Section 43 provides for rules governing VAT groups, allowing companies in the same corporate group to choose to be treated as a single entity for VAT purposes. Section 43 provides that, where a VAT group is in existence, “any supply of goods or services by a member of the group to another member of the group shall be disregarded”.
The question for the Supreme Court was how section 43 applies where, between the time that the services were performed and the time that the VAT invoice for those services is issued or paid, the supplier leaves the VAT group.
Is the position that:
- VAT does not need to be charged, because at the time of supply the supplier was a member of the VAT group or, conversely
- VAT should be charged because the invoice was issued and payment received after the supplier had left the VAT group.
In order to answer this question, the Court had to grapple with the TOSR which are set out in the Principal VAT Directive and implemented in the UK in part by provisions in the VAT Act, and also by regulation 90 of the Value Added Tax Regulations 1995 (the VAT Regulations).
The general rule set out at section 6 of the VAT Act is that the liability to charge VAT arises at the time that the services are performed. There are exceptions to that rule and regulation 90 of the VAT Regulations provides that, where services are supplied over a period, and the whole or part of the payment is made periodically or from time to time, the supply of those services is treated as occurring separately at the earlier of the time (i) when payment is received by the supplier, or (ii) when the supplier issues a VAT invoice relating to the supplies.
Facts of the case
In this case, Silverfleet performed investment fund management services for Prudential when they were both members of the same VAT group. As a result, intra-group supplies were to be disregarded for VAT purposes in accordance with the legislative provisions set out above. Years after Silverfleet had stopped managing the funds for Prudential and left the VAT group, a success fee became due because the value of the funds exceeded a threshold fixed in the services contract between Silverfleet and Prudential. The issue for the Supreme Court to decide was whether, in these circumstances, VAT is payable on the success fee.
The First-Tier Tribunal allowed Prudential’s appeal against HMRC’s assessment and held that that no VAT was payable. However, the Upper Tribunal and the Court of Appeal overturned the decision of the First-Tier Tribunal, deciding that VAT was payable.
On 11 September 2025, the Supreme Court unanimously dismissed Prudential’s appeal, holding that VAT was payable as the time of the supply for VAT purposes was when the success fee invoices were issued, which was at a time when the supplier had left the VAT group.

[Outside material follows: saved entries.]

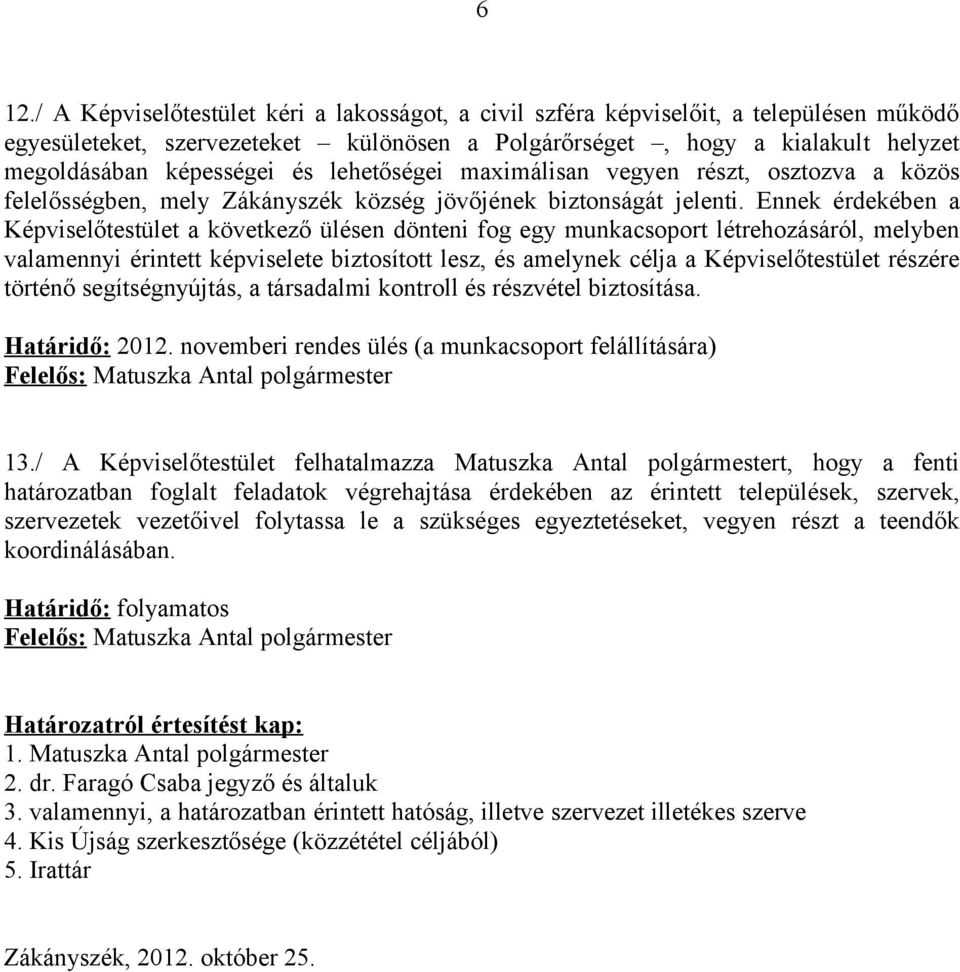 6

12./ A Képviselőtestület kéri a lakosságot, a civil szféra képviselőit, a településen működő egyesületeket, szervezeteket – különösen a Polgárőrséget –, hogy a kialakult helyzet megoldásában képességei és lehetőségei maximálisan vegyen részt, osztozva a közös felelősségben, mely Zákányszék község jövőjének biztonságát jelenti. Ennek érdekében a Képviselőtestület a következő ülésen dönteni fog egy munkacsoport létrehozásáról, melyben valamennyi érintett képviselete biztosított lesz, és amelynek célja a Képviselőtestület részére történő segítségnyújtás, a társadalmi kontroll és részvétel biztosítása.

Határidő: 2012. novemberi rendes ülés (a munkacsoport felállítására)
Felelős: Matuszka Antal polgármester

13./ A Képviselőtestület felhatalmazza Matuszka Antal polgármestert, hogy a fenti határozatban foglalt feladatok végrehajtása érdekében az érintett települések, szervek, szervezetek vezetőivel folytassa le a szükséges egyeztetéseket, vegyen részt a teendők koordinálásában.

Határidő: folyamatos
Felelős: Matuszka Antal polgármester

Határozatról értesítést kap:
1. Matuszka Antal polgármester
2. dr. Faragó Csaba jegyző és általuk
3. valamennyi, a határozatban érintett hatóság, illetve szervezet illetékes szerve
4. Kis Újság szerkesztősége (közzététel céljából)
5. Irattár

Zákányszék, 2012. október 25.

The Supreme Court held that the TOSR were determinative of when VAT became chargeable. They noted the general rule that a supply is treated as taking place when services are performed. However, as discussed above, regulation 90 of the VAT Regulations means that where services are performed over a period and the payments are made from time to time, the “supply” is treated as occurring either when the VAT invoice is issued, or when payment is received.
Because the invoices for the success fee were only issued and paid after Silverfleet had left the VAT group, the supply for VAT purposes was deemed to take place at that later point in time. As a result, VAT was payable.
Comment
The judgment from the Supreme Court represents the end to this long running litigation and provides helpful clarity on the interplay between the VAT group rules and the TOSR in determining VAT liability.
Now that we have the Supreme Court’s final say on this issue, businesses in VAT groups should carefully consider existing and future contractual agreements which include deferred consideration clauses or other contingent fees. Where there is a possibility of such fees not crystallising for a long period of time, companies that provide or receive such services should be wary of the VAT implications that could arise where one party leaves the VAT group before the payments become due.